- _Task description_
In the entries that run from the line containing "Which element from" through the line containing "From the viewer, what", replace "farthest" with "most distant" and give those lines again with everything else unchanged.

>> Start Entries supplied

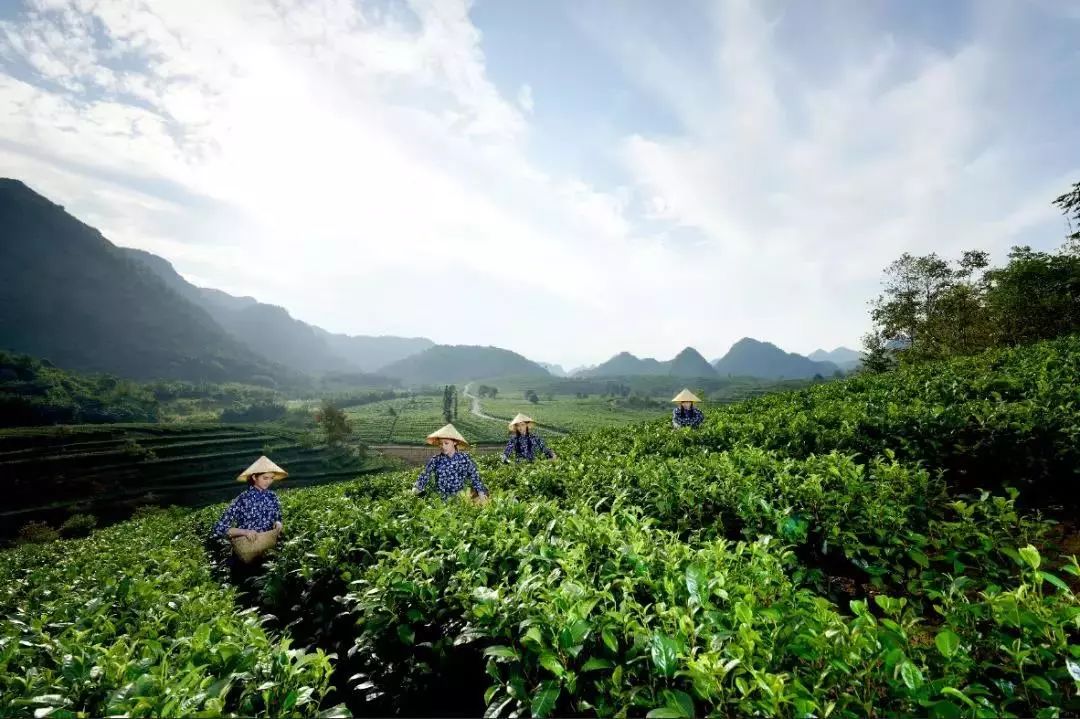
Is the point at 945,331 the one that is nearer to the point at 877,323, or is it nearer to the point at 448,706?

>> End Entries supplied
>> Start Entries supplied

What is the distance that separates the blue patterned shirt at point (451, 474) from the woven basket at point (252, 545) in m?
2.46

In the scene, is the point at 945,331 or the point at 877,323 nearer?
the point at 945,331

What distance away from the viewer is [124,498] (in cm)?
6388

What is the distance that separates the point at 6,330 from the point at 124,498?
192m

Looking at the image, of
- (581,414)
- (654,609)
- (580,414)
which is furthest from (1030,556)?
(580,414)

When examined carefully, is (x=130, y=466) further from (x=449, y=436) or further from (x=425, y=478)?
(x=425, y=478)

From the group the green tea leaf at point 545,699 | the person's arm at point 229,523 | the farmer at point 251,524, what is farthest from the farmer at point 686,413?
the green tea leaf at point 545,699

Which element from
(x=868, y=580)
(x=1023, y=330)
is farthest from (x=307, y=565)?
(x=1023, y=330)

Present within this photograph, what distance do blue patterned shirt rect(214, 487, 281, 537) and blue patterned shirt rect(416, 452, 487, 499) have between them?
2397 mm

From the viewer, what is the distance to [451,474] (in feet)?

>> End Entries supplied

- _Exercise output_
Which element from
(x=868, y=580)
(x=1023, y=330)
is most distant from (x=307, y=565)?
(x=1023, y=330)

Present within this photograph, what distance do blue patterned shirt rect(214, 487, 281, 537) and blue patterned shirt rect(416, 452, 487, 499) have between them?
2397 mm

From the viewer, what is the distance to [451,474] (in feet)?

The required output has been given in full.